If a coin is tossed a sequence of times, what is the probability that the first head will occur after the fifth toss, given that it has not occurred in the first two tosses?
(Assuming that this is a fair coin as it would be stated
otherwise.)
Since its given that it has not occurred in the first two tosses, we can
assume those two are tails and focus on the next four tosses.
We can then focus on the last four tosses because we need to find the
probability that the first head is after the fifth toss so it will have
to be if the first head is on the sixth toss: TTTH.
The probability of tails on the 3rd toss is \(\frac{1}{2}\)
The probability of tails on the 4th toss is \(\frac{1}{2}\)
The probability of tails on the 5th toss is \(\frac{1}{2}\)
The probability of heads on the 6th toss is \(\frac{1}{2}\)

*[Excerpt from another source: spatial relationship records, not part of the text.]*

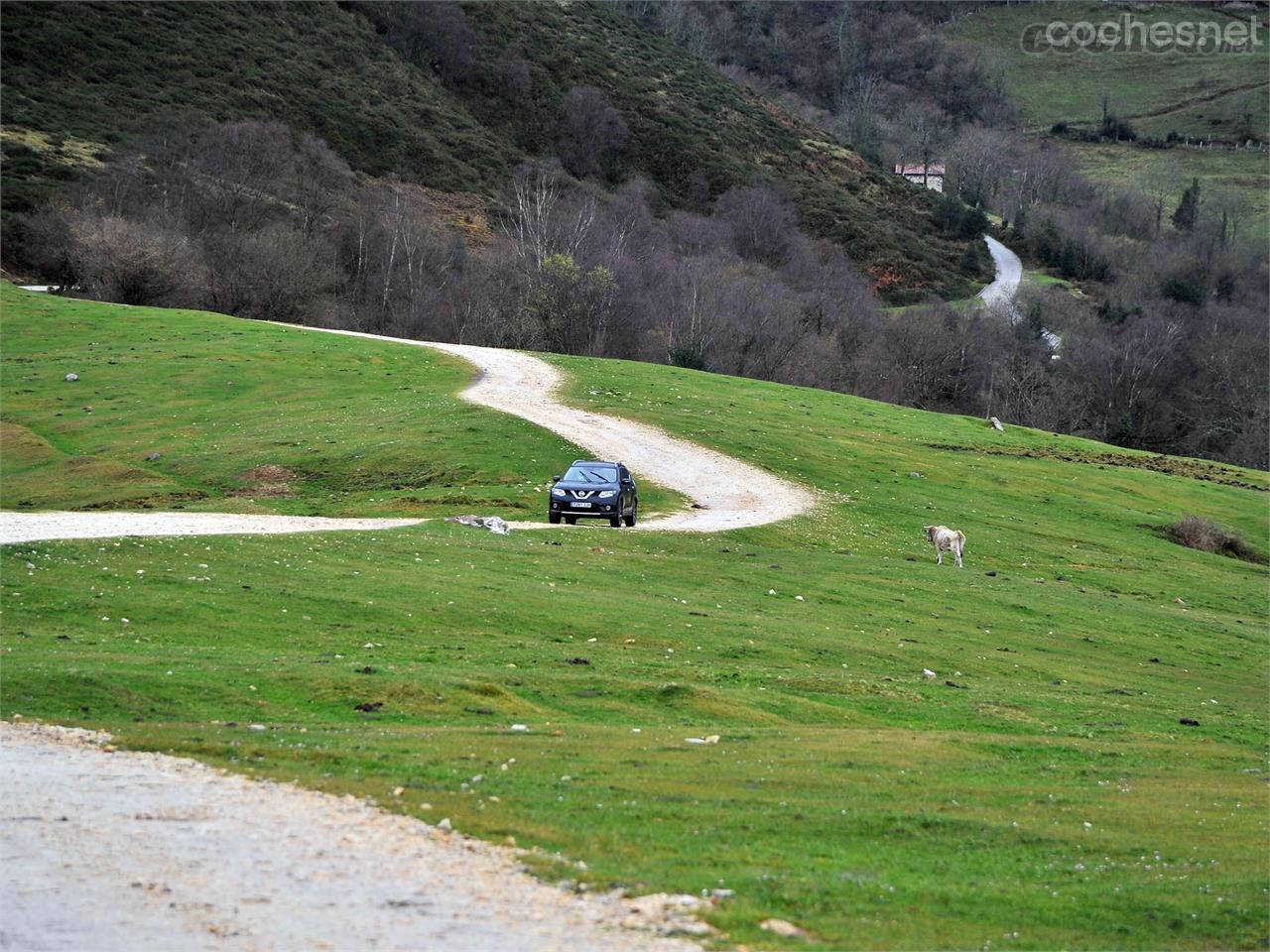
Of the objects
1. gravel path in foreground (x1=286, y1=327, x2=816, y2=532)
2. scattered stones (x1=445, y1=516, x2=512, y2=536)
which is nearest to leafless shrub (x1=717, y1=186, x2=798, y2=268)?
gravel path in foreground (x1=286, y1=327, x2=816, y2=532)

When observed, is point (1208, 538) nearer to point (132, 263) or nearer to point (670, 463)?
point (670, 463)

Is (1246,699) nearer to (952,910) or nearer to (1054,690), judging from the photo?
(1054,690)

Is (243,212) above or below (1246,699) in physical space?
above

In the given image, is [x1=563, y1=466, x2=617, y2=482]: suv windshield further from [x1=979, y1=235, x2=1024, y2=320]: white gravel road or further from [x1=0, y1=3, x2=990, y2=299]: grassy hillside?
[x1=979, y1=235, x2=1024, y2=320]: white gravel road

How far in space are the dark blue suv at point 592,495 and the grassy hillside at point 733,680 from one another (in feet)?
4.87

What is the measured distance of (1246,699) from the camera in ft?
102

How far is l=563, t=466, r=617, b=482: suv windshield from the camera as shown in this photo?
42.0 meters

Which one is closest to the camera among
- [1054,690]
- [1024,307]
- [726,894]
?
[726,894]

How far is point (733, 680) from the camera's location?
78.3 feet

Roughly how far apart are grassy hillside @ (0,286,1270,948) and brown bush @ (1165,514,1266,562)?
5.70 ft

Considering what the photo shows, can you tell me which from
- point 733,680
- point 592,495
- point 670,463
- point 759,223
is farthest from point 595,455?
point 759,223

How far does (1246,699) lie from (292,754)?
24.9 metres

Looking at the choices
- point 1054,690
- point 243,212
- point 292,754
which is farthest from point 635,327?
point 292,754

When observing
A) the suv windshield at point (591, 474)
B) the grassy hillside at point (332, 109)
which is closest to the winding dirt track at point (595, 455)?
the suv windshield at point (591, 474)
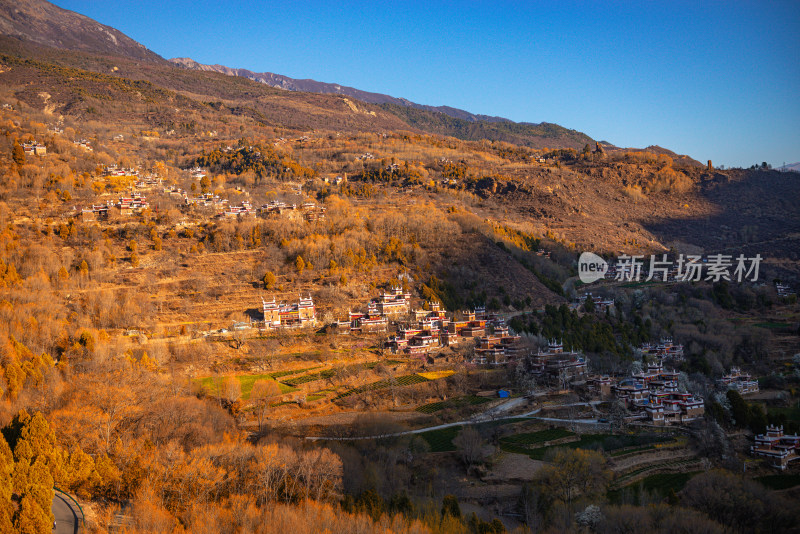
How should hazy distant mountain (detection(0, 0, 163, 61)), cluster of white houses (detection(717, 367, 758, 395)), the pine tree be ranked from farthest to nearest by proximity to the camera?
hazy distant mountain (detection(0, 0, 163, 61)), the pine tree, cluster of white houses (detection(717, 367, 758, 395))

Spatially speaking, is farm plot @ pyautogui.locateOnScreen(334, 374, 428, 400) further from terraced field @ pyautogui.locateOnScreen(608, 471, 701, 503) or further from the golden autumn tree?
the golden autumn tree

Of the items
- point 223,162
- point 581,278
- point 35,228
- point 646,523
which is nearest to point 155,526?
point 646,523

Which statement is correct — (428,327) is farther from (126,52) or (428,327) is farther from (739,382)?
(126,52)

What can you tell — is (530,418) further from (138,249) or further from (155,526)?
(138,249)

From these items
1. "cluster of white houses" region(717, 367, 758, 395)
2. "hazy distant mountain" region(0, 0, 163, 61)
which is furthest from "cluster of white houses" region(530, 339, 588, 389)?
"hazy distant mountain" region(0, 0, 163, 61)

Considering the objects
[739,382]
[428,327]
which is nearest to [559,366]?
[428,327]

So, we just combine these probabilities together to get: (\(\frac{1}{2}\))(\(\frac{1}{2}\))(\(\frac{1}{2}\))(\(\frac{1}{2}\)) = \(\frac{1}{16}\)
OR
Since its only four tosses to worry about, we can find all the
possible outcomes:
HHHH
THHH
TTHH
HTHH
TTTH
HHTH
HTTH
THTH
TTTT
HHHT
THHT
TTHT
THTT
HTHT
HHTT
HTTT
This gives us 16 outcomes but only one of them, TTTH, will be a success.